_Work item_
Each line in the entries below that holds the word "United" belongs in the answer.

_Input material_
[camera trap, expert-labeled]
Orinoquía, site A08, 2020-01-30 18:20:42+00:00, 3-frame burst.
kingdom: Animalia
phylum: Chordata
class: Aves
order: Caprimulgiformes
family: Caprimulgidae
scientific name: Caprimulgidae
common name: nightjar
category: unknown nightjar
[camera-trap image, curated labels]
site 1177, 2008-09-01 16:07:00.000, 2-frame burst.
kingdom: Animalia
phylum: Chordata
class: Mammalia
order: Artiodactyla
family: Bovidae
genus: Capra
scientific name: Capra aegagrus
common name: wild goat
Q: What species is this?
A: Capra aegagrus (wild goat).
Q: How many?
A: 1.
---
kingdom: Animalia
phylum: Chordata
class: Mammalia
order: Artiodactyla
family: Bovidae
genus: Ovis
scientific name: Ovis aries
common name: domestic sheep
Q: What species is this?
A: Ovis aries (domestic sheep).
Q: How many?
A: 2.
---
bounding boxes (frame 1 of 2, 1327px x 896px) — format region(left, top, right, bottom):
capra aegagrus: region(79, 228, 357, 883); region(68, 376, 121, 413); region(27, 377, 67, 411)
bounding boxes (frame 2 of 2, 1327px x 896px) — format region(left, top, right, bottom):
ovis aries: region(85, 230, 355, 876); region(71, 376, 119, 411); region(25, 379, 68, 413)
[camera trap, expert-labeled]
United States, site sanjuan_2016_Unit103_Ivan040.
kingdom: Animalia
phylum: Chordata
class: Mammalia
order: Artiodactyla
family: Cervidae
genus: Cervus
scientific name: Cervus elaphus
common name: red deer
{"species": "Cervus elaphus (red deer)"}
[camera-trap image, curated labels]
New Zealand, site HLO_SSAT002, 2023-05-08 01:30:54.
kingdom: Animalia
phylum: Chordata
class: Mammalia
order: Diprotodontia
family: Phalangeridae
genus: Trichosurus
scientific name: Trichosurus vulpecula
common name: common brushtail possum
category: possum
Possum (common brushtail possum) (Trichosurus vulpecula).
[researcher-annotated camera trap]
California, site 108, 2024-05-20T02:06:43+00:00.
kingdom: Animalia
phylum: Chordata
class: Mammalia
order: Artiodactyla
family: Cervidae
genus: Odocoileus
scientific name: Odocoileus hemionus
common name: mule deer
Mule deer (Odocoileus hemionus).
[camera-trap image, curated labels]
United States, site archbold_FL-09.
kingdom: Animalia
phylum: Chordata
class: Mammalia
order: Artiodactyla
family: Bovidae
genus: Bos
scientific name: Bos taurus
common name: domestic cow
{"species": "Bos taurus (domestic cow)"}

_Result of this task_
United States, site sanjuan_2016_Unit103_Ivan040.
United States, site archbold_FL-09.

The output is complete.